Dennis Webb had a very nice piece in the Grand Junction Sentinel over the weekend taking stock. Meet Colorado rancher Carlyle Currier:
When he hears that Lake Mead’s water level is at a historic low, he worries about the degree to which Powell may be relied on to stabilize Mead’s water supply.
That Lake Powell supply is water that Colorado and other states in the upper basin of that Colorado River scarcely can afford to let go, Currier said.
Currier and others involved in water policy in western Colorado see Lake Powell as a bank account for upper basin states, ensuring their ability to fulfill their water delivery obligation to lower basin states under the terms of the 1922 Colorado River Compact.
Lower basin states are using more Colorado River water than they are entitled to under the compact — a rate that has proven to be an unsustainable during a decade of drought and has drawn down Lake Mead.
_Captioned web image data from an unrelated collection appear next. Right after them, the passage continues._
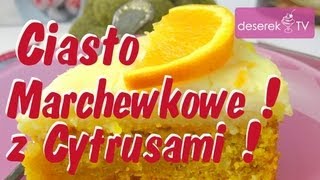 Ciasto Marchewkowe przepis  Tort Marchewkowy z Cytrusami  przepis od DeserekTV [upl. by Kimberli688]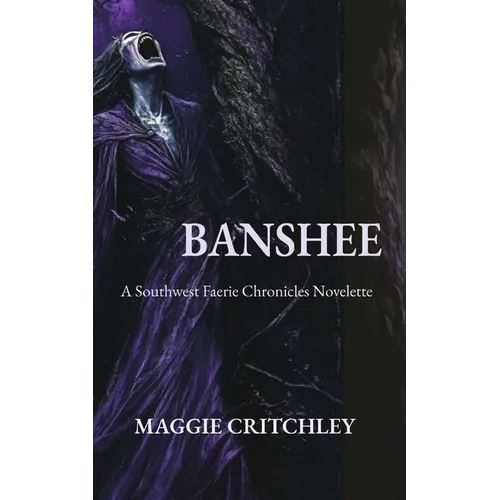 Banshee: A Southwest Faerie Chronicles Novelette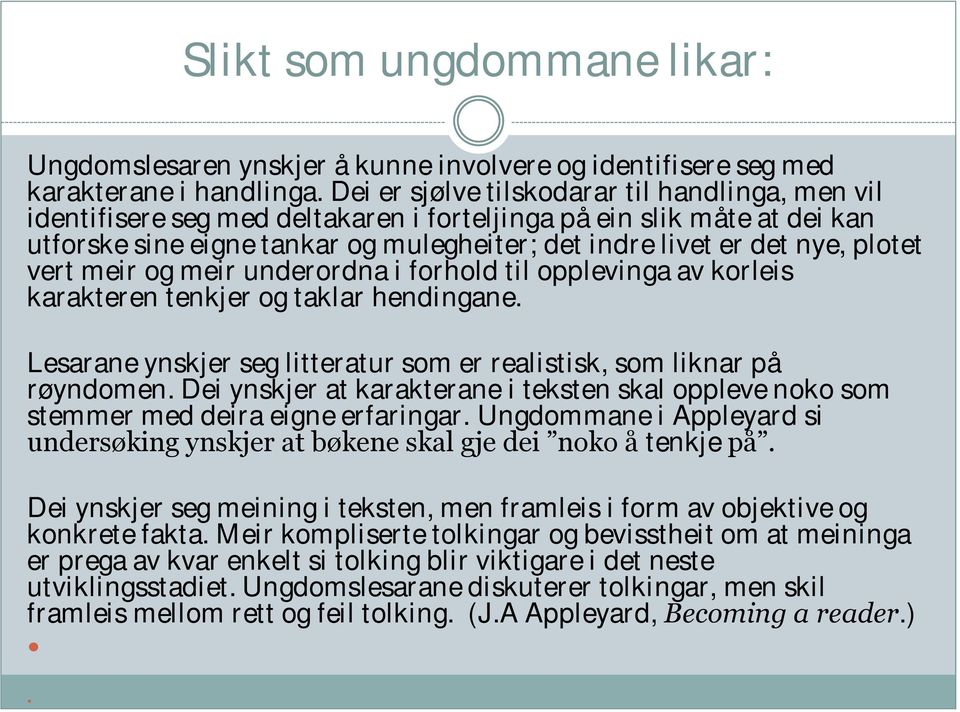 plotet vert meir og meir underordna i forhold til opplevinga av korleis karakteren tenkjer og taklar hendingane. Lesarane ynskjer seg litteratur som er realistisk, som liknar på røyndomen.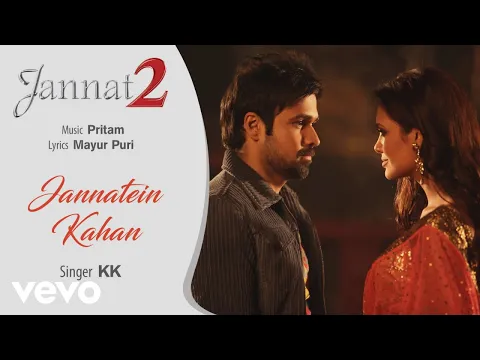 Download MP3 Pritam - Jannatein Kahan Best Audio Song|Jannat 2|Emraan Hashmi|Esha Gupta|KK|Mayur Puri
“If we are required to allow too much water to meet the needs of the lower basin … and those that benefit from Lake Mead, well, that puts us in jeopardy of lowering Lake Powell too much and getting us in real trouble if we do have another severe drought like 2002,” Currier said.
It’s not a far-fetched fear. Recall the folks I talked to at Lake Mead last month, who argued that the solution to their lake’s problems was to release more water from Lake Powell upstream. While the current legal structure makes that difficult beyond efforts to equalize the contents of the two reservoirs so that they can, in theory, share both surplus and shortage, it’s a common line of argument.